- [Given instruction 1] Reproduce the part of the murder trial report below between "Paul Rothwell was shot at" and "Top, last March.", inclusive.
- [Given instruction 2] Using the murder trial report below, decide whether each statement agrees with it. Answer yes or no for each and quote the deciding words. (a) Paul Rothwell was shot in his home on Whitehead Street. (b) The gunman had his face covered. (c) Rothwell died more than an hour after the shooting.
====== Excerpted text
A HEROIN addict was murdered because he was forcing fellow addicts to hand over drugs and money, a crown court heard.
Paul Rothwell was shot at close range in his Blackburn home just minutes after smoking crack cocaine with two fellow drug addicts and prostitutes.
Kenneth Francis Hartley, 26, of Denville Road, Blackburn, pleaded not guilty to murder when he appeared at Preston Crown Court.
The court heard how 24-year-old Paul Rothwell was shot in the head and then the stomach as he lay on the kitchen floor of his home in Whitehead Street, Bank Top, last March.
He died from massive head injuries at Blackburn Royal Infirmary less than an hour after the shooting.
Prosecuting barrister David Steer, QC, told the jury: "Paul Rothwell was a heroin addict who injected heroin and in order to obtain his supply of the drug he taxed drug addicts in the Blackburn area.
"That is to say he bullied people into handing over money and drugs and as a result of that behaviour became disliked by a number of people. On at least one occasion he was badly beaten." Rothwell took in five lodgers to help pay his rent after splitting with his long-term partner and the mother of his child. The lodgers were all heroin addicts and three were prostitutes.
Mr Steer said Sharon Gray, another drug addict and prostitute who lived in neighbouring Addison Street, saw Kenneth Hartley minutes before the shooting.
She claimed she saw Hartley in the alley behind Rothwell's home carrying a sawn-off shotgun.
Paul Rothwell, who minutes earlier had completed a heroin deal, was smoking crack cocaine in his kitchen with lodger Leah Rodwell and a friend Lesley Liddiard.
The two women later told police there was a knock on the door and Kenneth Hartley walked into the kitchen with the gun. Mr Steer said: "The women saw the double barrels of the gun come round the door and into the kitchen.
"The defendant was standing at the door and was not wearing anything over his head or his face. The women heard a bang and saw smoke. The deceased had been shot in the head and fell to the floor.
"There was a second shot into the stomach of the deceased. Hartley then turned to the women and said 'You have seen nothing, right. You have seen nothing.' As he said this he waved the gun at them."
The women then ran to a neighbouring house and raised the alarm. Before the police arrived Lesley Liddiard tried to clean the blood from her sweatshirt and trainers.
Both women were interviewed by the police but were too afraid to tell them who had shot Paul Rothwell.
============
====== Supplied data
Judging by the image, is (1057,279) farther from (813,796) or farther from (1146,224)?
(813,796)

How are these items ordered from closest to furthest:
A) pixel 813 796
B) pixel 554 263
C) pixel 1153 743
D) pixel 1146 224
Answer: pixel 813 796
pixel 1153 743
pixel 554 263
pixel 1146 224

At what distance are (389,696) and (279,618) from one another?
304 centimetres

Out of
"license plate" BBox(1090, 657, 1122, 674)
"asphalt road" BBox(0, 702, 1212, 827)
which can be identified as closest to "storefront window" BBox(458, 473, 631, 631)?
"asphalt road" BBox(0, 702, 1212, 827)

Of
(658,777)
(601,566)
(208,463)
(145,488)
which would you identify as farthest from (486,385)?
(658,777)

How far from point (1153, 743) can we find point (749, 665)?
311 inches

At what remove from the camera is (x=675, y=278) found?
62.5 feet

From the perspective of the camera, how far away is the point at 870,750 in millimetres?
============
- [Task result 1]
Paul Rothwell was shot at close range in his Blackburn home just minutes after smoking crack cocaine with two fellow drug addicts and prostitutes.
Kenneth Francis Hartley, 26, of Denville Road, Blackburn, pleaded not guilty to murder when he appeared at Preston Crown Court.
The court heard how 24-year-old Paul Rothwell was shot in the head and then the stomach as he lay on the kitchen floor of his home in Whitehead Street, Bank Top, last March.

- [Task result 2]
(a) Yes: "the kitchen floor of his home in Whitehead Street, Bank Top"
(b) No: "was not wearing anything over his head or his face"
(c) No: "less than an hour after the shooting"